Documentation Center

Common stem–word difference penalty

The use of stemming allows for the fuzzy process to identify some match candidates that it was previously unable to find. Words that share a common stem arguably should be scored in a manner that reflects their commonality. The current scoring algorithm does not take into account stem commonality between words being compared. Any change in the word results in a full word penalty being applied. For instance (as noted earlier), if the sentence The cat in the hat were compared to the sentence fragment The cats in the hats. the current scoring process would report a score of 60% because three of the five words are the same. cat and cats are treated as two completely different words.

The stemming penalty suggests that instead of treating words with a common stem as completely different, they should be treated as being related. Instead of applying a full penalty, only apply a partial penalty that reflects the perceived effort for translating from one form of a word to another of its form.

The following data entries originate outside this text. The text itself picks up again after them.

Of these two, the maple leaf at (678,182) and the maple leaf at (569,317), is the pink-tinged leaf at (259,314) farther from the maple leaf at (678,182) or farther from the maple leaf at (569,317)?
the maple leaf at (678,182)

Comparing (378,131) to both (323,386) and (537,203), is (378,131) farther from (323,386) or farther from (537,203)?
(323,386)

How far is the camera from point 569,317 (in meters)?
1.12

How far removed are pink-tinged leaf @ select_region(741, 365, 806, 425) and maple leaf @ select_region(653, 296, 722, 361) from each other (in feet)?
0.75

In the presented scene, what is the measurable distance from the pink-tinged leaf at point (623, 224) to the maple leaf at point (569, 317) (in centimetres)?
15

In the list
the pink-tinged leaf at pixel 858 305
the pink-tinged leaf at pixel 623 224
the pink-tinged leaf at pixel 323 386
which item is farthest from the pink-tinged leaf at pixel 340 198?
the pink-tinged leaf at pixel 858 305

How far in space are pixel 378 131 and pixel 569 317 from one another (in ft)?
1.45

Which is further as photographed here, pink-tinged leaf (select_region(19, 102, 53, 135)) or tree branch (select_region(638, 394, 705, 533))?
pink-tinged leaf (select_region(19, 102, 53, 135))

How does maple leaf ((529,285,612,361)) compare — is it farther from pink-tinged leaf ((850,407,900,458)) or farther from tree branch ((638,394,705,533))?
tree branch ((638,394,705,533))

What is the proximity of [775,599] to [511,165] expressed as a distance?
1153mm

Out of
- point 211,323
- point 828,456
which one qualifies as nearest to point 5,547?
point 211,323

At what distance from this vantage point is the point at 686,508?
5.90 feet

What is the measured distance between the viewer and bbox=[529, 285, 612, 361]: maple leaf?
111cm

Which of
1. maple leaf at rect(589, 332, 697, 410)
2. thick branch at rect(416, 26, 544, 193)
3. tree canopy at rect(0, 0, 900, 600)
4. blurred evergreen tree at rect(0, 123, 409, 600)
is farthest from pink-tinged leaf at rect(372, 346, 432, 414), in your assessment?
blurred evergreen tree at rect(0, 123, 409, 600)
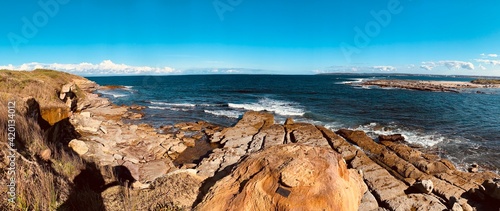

The TM property, tm_score_same_stem_penalty, allows you to configure this value. The value should be between 0 and 1. A value of 0 means that no penalty is exacted on the match if the stem is the same, but the word is not exactly the same. A value of 1 means that the full penalty is taken, and different words with the same stems are treated as completely different words. A meaningful value is somewhere between these two extremes, and the customer should consider carefully what makes sense for them.

This penalty is applied only when stemmers are used. The default value for this penalty is .05 (5% weighted penalty). Alternatively, it can default to 1, which will force the customer to assign a meaningful value that may more appropriately represent the effort of translating from one form of a word to another.

The tm.properties file entry and default value is:
tm_score_same_stem_penalty=.05